Вторая древнейшая. Беседы о журналистике | страница 45



В обреченном состоянии, помню, я поехал в тюрьму говорить с подзащитной. Начал я с откровенного вопроса: «Вы знали, что шуба краденая?» — «Клянусь вам, — примерно так ответила девушка, — я бы скорее удавилась, чем купила ее, если бы знала!» От адвокатов, думал я, у подзащитных не должно быть секретов, но понять, что это не совсем так, мне суждено было позже.

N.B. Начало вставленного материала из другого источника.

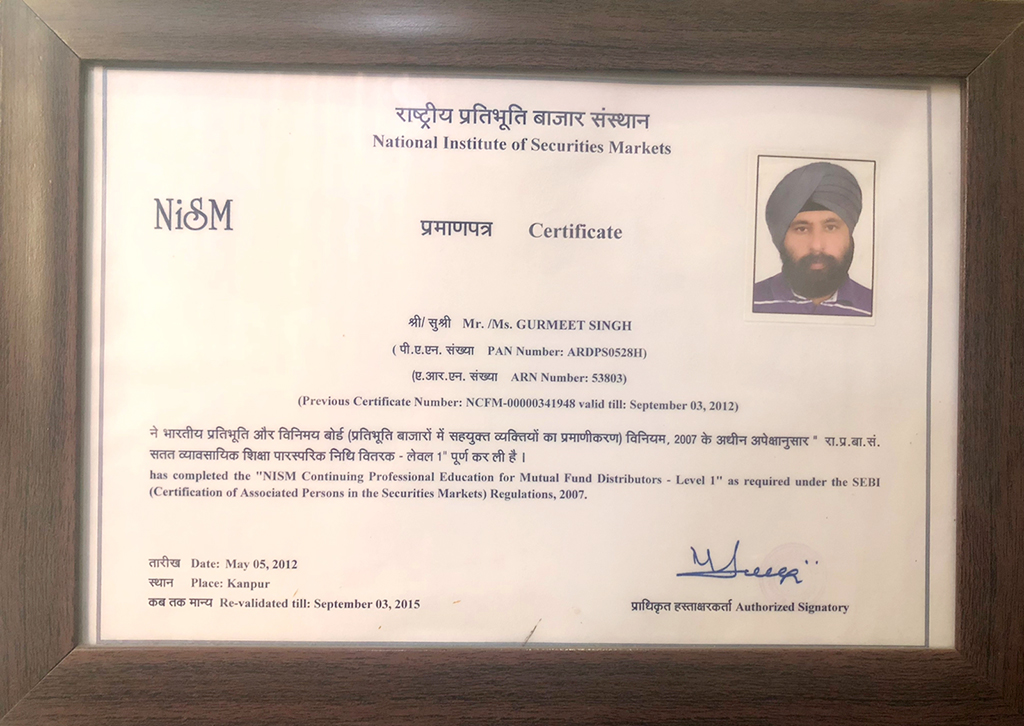 राष्ट्रीय प्रतिभूति बाजार संस्थान
National Institute of Securities Markets

NiSM

प्रमाणपत्र Certificate

श्री/ सुश्री Mr. /Ms. GURMEET SINGH
( पी.ए.एन. संख्या PAN Number: ARDPS0528H)
(ए.आर.एन. संख्या ARN Number: 53803)
(Previous Certificate Number: NCFM-00000341948 valid till: September 03, 2012)

ने भारतीय प्रतिभूति और विनिमय बोर्ड (प्रतिभूति बाजारों में सहयुक्त व्यक्तियों का प्रमाणीकरण) विनियम, 2007 के अधीन अपेक्षानुसार " रा.प्र.बा.सं. सतत व्यावसायिक शिक्षा पारस्परिक निधि वितरक - लेवल 1" पूर्ण कर ली है ।
has completed the "NISM Continuing Professional Education for Mutual Fund Distributors - Level 1" as required under the SEBI (Certification of Associated Persons in the Securities Markets) Regulations, 2007.

तारीख Date: May 05, 2012
स्थान Place: Kanpur
कब तक मान्य Re-validated till: September 03, 2015

प्राधिकृत हस्ताक्षरकर्ता Authorized Signatory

Я тщательно готовился к слушанию дела: изучил материалы следствия, продумал версию защиты, выстроил систему доказательств, написал заранее речь. Я был готов к судебному заседанию, как молодой летчик к первому самостоятельному полету, врач — к первой операции, музыкант — к первому сольному концерту: был собран, взволнован, не очень уверен в себе, но абсолютно уверен в самолете, в правильности диагноза, в крепости скрипичных струн, в данном случае — в невиновности моей подзащитной. Дальнейшее может показаться читателю оригинальным вымыслом, впрочем, придумать можно и интересней: увы, все случилось на глазах почти у всей консультации, моих друзей и даже родственников, которые пришли смотреть на мой «высший пилотаж».

Процесс сначала складывался удачно: я довольно цепко допрашивал свидетелей, со скептической улыбкой слушал обвинительную речь женщины-прокурора, а потом произнес свою. У меня не было нужды заглядывать в конспект, я говорил, можно сказать, экспромтом и, как мне казалось, горячо и убедительно. Закончил я так: «Однажды в Голландии судили хлебопека, убившего свою жену. Его признали виновным, приговорили к смерти, но после казни выяснилось, что жена, как и говорил хлебопек, жива и здорова и преспокойно находится в соседнем городе. С тех пор в судах Голландии учреждена специальная должность «напоминателя». Когда судьи поднимались, чтобы уйти в совещательную комнату, «напоминатель» громко произносил им вслед: «Помните о хлебопеке!» Я тоже говорю вам, товарищи судьи: помните о хлебопеке! Эта девушка невиновна, потому что не знала, что шуба краденая!» И сел под гробовое молчание потрясенного, хотел я думать, зала.

И тут послышались рыдания. Рыдала моя подзащитная! К своему несчастью и моему великому позору, она оказалась единственным человеком, который по достоинству оценил мое красноречие и глубоко его прочувствовал. И потому, рыдая, она сквозь слезы воскликнула: «Я знала, знала, знала, что шуба краденая!» Бедняжке дали год лишения свободы. А я с тех пор боюсь быть убедительным в ущерб тем, кого я защищаю, и бездоказательным в пользу тех, кого подвергаю осуждению.